• **Exercise passage**:
+--

I’m fascinated by the Taj-MaTitty and I don’t quite know why…

The Taj-MaTitty is what I call one of our local “adult establishments” that I drive by every time I go to Costco.  It’s a big pink and white building on one of the busiest streets in town and looks like one would assume a titty bar would look if it had been designed by Saddam Hussein.  I’m sure they don’t have French Provincial furniture inside, but then, I may be wrong.  I’ve never been inside and probably never will….

I don’t really even know the current name of the place.   At various times, it seems to have been called Tiffani’s Club Cabaret, Christi’s Club Cabaret and Mandi’s Club Cabaret.  The only consistency seems to be the trailer park “i’s” and Cabaret, but I somehow don’t think it’s either a piano bar or a place Liza would hang out.

And I don’t know why it fascinates me.  I mean, I’m gay.  It’s not like I’m a Breast Man.  I mean, I wasn’t even breast-fed as a baby as my mother considered that too inconvenient and an unnecessary invasion of personal  space.  I’m the last person to understand the attraction of the tits part of tits and ass.

+--

• **Information shown**:
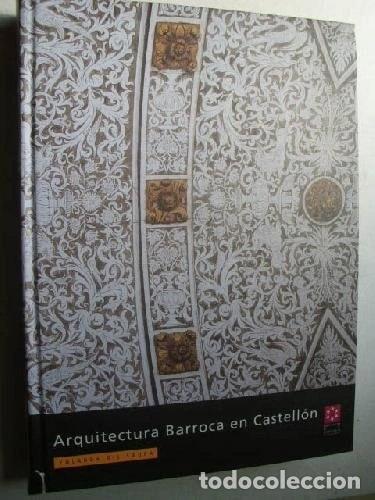 B&uuml;cher: Arquitectura barroca en Castell&oacute;n- 9788489944930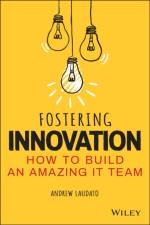 Fostering Innovation af Andrew Laudato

+--

• **Tasks to complete**:
**1)** According to the blog post, what colors is the Taj-MaTitty building?
**2)** Using the blog post, explain why the writer was not breast-fed as a baby.

• **Problem solutions**:
**1)** It is pink and white.

**2)** The writer's mother considered breast-feeding too inconvenient and an unnecessary invasion of personal space.